Prompt A » Decide whether each statement below agrees with the text on data analysis, and support each yes or no answer by quoting the deciding words from that text. (i) The second author coded the data from the participants with 12 submissions. (ii) In the first round of feedback analysis, indirect feedback only indicated errors. (iii) The third round of revision analysis involved creating terrain models.

Reading text »
** START **

Data analysis aligned with the two research questions, focusing on the analysis of Pigai feedback and students’ revisions respectively. Each type of data followed a category approach in terms of the types of feedback and revision as evidenced by related literature. To address the first research question, the types of feedback generated by Pigai were analysed in three rounds. In the first round of analysis, researchers categorised the Pigai feedback into: direct feedback, which corrected an error or explicitly required correction; indirect feedback, which only indicated errors; and metalinguistic feedback which provided rules and examples of use (Han & Hyland, 2019). The second round of feedback analysis focused on local or global issues following the categories from Montgomery and Baker (2007) and Storch and Tapper (2000) (Appendix Table 8). This framework has been used to analyse teacher WCF (e.g. Jiang et al., 2020) and can be applied in analysing AWE feedback over multiple submissions. In the third round of analysis, marking and corrective feedback for each revision was analysed and compared with the detailed error categories summarised by Han and Hyland (2019), based on Ferris’ (2006) error categories (Appendix Table 8), which has been used by Zhang and Hyland (2022) in analysing Pigai feedback in their research.

To address the second research question, students’ revisions were analysed in three rounds according to the coding schemes from Ferris (2006) and Hyland (2003) and the refined coding in Han and Hyland (2015), regarding students’ revision based on teacher WCF (Appendix Table 10). The first round of analysis compared the types of revision with the types of feedback, following the categories in Appendix Table 10. The second round focused on coding and selecting text extracts for revision from students’ writing and tracing the development of students’ revision over the successive interaction with Pigai feedback. In this round, we hoped to show evidence of how the students processed and acted on the Pigai feedback, and how this impacted their subsequent writing (Storch, 2018). The third round synthesised the whole process of participants’ interaction with the Pigai feedback and mapped the related aspects by way of creating terrain models, showing the relationships between types of revision, and highlighting a process of change and development in the learners’ EFL writing.

Being aware that the small data set yielded from this study may affect the generalisability of the findings, a conscious effort was made to enhance the credibility and transferability of the analytical tools. Three co-authors took different roles in the process of data analysis. The first author analysed and coded the data from the participants with 12 submissions. Using the same set of analytical frameworks, the second author coded the data from the other four participants. After that, the two authors critically reviewed and recoded each other’s coding. The third author had a final review of all the coding. When there were ambiguities and inconsistencies, a collective decision was made to refine the coding based on evidence from Pigai’s feedback and students’ submissions. The detailed procedures of the analysis and coding framework helped ensure the transferability of the analysis.

** END **

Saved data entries

** START **

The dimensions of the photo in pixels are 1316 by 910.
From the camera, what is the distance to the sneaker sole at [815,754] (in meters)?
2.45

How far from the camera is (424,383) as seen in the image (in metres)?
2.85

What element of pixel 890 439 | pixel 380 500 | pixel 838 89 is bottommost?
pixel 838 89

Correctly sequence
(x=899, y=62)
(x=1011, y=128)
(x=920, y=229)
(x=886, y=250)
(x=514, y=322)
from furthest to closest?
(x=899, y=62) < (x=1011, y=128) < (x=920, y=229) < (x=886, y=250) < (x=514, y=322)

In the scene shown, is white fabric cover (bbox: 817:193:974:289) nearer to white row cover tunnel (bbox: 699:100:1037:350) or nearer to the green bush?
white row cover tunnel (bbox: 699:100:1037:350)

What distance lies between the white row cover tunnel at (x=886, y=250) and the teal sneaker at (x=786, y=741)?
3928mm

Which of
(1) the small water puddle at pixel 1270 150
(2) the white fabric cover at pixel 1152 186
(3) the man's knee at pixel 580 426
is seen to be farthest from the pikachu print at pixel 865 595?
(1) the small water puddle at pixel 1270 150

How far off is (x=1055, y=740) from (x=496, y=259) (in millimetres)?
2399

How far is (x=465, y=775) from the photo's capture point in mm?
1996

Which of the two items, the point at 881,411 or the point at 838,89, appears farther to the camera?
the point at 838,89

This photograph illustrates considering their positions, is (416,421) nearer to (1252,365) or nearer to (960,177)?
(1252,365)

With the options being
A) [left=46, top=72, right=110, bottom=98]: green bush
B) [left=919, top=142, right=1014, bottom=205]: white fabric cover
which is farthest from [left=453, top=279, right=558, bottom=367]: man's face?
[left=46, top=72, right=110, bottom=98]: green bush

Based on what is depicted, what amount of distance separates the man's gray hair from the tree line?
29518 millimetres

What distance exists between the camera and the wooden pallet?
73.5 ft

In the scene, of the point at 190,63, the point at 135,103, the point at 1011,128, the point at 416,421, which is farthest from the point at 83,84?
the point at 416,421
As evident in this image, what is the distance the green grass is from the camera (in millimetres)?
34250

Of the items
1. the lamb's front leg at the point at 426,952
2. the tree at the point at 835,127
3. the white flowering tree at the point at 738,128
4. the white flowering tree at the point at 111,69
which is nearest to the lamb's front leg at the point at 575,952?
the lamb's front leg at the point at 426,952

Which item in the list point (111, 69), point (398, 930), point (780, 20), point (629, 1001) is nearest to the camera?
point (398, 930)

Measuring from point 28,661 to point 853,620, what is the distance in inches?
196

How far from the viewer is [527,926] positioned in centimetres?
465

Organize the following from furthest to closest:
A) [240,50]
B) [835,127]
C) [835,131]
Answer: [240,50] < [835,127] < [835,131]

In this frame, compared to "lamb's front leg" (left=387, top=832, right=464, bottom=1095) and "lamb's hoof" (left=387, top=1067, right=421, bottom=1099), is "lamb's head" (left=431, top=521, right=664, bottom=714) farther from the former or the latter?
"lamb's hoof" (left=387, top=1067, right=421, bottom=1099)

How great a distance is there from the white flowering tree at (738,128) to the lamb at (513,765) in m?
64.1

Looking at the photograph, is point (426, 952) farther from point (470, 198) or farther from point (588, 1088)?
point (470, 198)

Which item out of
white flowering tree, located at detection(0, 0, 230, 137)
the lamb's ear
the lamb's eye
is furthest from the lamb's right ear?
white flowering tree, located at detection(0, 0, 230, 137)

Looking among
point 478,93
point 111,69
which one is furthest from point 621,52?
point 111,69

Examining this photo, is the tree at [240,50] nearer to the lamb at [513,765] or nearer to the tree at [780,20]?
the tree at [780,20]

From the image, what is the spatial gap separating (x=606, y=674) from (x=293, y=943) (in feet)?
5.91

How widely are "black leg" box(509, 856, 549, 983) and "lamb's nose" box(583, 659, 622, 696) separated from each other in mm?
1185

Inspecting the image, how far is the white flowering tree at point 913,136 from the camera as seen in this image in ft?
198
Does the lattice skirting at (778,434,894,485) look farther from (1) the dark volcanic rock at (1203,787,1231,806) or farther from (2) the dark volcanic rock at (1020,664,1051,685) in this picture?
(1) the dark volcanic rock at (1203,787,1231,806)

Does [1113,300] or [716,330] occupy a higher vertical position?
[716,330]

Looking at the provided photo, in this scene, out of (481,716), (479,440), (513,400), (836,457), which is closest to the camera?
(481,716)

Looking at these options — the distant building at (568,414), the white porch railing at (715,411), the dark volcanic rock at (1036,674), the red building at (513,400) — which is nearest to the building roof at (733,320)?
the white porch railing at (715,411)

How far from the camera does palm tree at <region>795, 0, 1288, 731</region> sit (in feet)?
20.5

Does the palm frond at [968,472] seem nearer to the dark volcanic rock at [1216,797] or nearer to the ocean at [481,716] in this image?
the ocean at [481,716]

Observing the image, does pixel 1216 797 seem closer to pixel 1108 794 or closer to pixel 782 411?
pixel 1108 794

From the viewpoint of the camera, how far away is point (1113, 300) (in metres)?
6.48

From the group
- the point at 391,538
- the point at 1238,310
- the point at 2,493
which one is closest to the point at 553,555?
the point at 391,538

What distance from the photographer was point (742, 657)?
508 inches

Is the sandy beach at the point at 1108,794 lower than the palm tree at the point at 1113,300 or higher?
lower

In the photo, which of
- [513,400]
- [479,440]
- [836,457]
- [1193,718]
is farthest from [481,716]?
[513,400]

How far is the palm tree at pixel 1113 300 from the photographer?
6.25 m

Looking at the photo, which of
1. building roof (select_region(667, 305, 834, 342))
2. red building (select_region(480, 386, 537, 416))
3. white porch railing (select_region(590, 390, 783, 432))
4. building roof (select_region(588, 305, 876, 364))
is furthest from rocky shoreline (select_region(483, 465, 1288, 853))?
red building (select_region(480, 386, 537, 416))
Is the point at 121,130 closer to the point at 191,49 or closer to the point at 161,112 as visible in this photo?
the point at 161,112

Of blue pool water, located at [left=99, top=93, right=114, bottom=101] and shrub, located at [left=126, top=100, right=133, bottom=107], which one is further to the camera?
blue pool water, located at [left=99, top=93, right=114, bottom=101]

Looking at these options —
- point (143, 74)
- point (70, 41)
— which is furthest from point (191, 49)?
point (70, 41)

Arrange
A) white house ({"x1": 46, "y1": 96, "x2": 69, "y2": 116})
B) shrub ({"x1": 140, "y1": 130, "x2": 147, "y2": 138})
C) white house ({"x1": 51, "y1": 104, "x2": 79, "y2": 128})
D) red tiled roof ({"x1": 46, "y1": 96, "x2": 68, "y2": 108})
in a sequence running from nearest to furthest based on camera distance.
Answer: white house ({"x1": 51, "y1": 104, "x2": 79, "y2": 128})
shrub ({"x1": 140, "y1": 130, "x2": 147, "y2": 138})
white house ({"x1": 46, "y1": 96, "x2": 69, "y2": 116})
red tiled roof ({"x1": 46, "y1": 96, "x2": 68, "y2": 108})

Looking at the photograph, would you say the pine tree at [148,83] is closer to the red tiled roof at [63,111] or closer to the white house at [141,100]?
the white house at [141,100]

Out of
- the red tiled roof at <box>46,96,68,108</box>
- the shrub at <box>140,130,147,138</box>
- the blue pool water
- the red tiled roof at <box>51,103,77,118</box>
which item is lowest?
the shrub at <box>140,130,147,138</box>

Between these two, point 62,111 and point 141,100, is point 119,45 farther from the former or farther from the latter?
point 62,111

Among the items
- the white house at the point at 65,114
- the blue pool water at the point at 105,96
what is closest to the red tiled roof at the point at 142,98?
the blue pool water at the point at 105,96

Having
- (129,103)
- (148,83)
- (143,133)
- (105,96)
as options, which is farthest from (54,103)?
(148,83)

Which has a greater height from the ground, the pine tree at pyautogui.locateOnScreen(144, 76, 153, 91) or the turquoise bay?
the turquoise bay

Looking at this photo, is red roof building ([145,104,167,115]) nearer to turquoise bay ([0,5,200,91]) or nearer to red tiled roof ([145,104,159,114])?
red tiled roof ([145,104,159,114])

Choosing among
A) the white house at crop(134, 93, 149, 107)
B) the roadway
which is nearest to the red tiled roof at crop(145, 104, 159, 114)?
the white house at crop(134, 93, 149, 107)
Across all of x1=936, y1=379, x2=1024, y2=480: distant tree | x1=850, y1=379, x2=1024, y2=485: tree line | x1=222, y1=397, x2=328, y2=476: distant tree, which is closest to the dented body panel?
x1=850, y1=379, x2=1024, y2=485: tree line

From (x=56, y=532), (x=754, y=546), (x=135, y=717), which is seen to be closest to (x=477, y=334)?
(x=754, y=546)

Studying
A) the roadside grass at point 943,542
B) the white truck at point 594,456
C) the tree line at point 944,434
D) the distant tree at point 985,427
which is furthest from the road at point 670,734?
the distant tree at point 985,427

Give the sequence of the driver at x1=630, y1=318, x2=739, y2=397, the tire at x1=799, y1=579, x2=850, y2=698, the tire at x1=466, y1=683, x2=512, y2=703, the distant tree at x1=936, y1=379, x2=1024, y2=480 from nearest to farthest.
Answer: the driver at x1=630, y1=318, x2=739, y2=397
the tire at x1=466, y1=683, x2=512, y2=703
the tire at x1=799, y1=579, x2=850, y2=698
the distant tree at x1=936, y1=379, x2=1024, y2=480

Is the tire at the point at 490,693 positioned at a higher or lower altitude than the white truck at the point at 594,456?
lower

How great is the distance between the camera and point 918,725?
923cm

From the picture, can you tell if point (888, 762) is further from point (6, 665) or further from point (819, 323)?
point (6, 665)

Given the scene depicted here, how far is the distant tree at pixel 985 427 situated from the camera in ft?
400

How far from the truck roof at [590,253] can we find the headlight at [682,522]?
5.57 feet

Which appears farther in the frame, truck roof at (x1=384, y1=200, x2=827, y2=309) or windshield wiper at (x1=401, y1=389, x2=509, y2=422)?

** END **

Prompt B » In the listing above, locate every line containing the word "porch" and copy each of those lines. Treat uppercase and lowercase letters as different.

Task solution A »
(i) No: "The first author analysed and coded the data from the participants with 12 submissions."
(ii) Yes: "indirect feedback, which only indicated errors"
(iii) Yes: "mapped the related aspects by way of creating terrain models"

Task solution B »
Looking at these options — the distant building at (568,414), the white porch railing at (715,411), the dark volcanic rock at (1036,674), the red building at (513,400) — which is nearest to the building roof at (733,320)?
the white porch railing at (715,411)
3. white porch railing (select_region(590, 390, 783, 432))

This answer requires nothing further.